Ask a stupid question, get a stupid answer. The silence lay between them for a moment. In a vain attempt to recover his dignity, Laurence assailed her with embarrassment. He would not pull his punch; Dale was asking for this one.

How did you lose your virginity?” Laurence asked her.

If Dale had predicted it, her answer would have only been quicker by a micro-second. “I lost it to a horse,” she responded. Then, after an artful pause, she added, “Wait that didn't come out right, did it?” She was a cynical child.

Laurence was now twice as embarrassed as he had intended for Dale to be. “You mean you lost it riding?” he asked.

Dale knew that she must needs avoid the characterization of, “hot to trot,” so she was careful how she replied. “I was real saddle sore, too. I was never a tenderfoot though,” Dale finished.

Dale knew that she had won the exchange, but Laurence did not know he had lost. Oblivious, he went on to ask very many details of life on the farm, and openly accepted every word for truth.

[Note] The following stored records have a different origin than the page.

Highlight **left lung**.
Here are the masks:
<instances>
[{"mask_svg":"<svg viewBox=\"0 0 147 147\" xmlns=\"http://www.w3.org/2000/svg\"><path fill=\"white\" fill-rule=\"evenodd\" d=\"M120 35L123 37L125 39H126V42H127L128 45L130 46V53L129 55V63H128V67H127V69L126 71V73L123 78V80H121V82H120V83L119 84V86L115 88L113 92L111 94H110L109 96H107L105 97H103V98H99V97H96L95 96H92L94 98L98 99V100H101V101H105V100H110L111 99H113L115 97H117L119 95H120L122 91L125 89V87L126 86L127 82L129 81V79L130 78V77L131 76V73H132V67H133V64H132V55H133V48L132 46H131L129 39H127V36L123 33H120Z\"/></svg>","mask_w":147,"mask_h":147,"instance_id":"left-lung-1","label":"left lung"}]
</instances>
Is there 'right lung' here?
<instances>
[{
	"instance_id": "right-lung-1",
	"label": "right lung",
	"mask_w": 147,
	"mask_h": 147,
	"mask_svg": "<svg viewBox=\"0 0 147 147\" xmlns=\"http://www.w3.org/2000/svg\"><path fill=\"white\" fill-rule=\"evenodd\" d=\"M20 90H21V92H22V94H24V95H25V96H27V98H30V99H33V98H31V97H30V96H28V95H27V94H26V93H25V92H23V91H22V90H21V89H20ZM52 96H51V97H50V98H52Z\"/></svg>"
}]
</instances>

Holding the upper hand, Dale began to inquire into Laurence's past. Who were his friends? What were his accomplishments? We have the time together, she reasoned. We might as well be friendly. Laurence was about as interesting as one of his history books.

Dale was satisfied with the state of affairs, when she and Laurence had concluded this exchange, but before the summer was over, Laurence came to the conclusion that he “liked” Dale.
Ever courageous, he bravely asked her out. “Faint heart fever won fair lady,” he told himself.

For Dale, the offer was incongruous. Her libido had not rested, and she had passed through the lives of three other guys, by the time Laurence concluded that he should ask her out. From Dale's point of view, he was as slow as molasses. She lamented how poorly Laurence would fair, if called upon to compete head to head. She did not perceive the offer of a date to have the meat of consummation. She was more interested in a man who would, “bust a move.”

Dale replied with a diplomatic hint: “I have a boyfriend,” she told him.

If Laurence had received the benefit of this limited goodwill, he would have proceeded to ask every other prospect he espied, if she did, or did not, have a boyfriend. Instead, he went on carelessly believing that female pulchritude was a buffet on unconditional offer, ready, prepared and waiting for his royal summons.

The summer passed away, and Laurence didn't even get a date.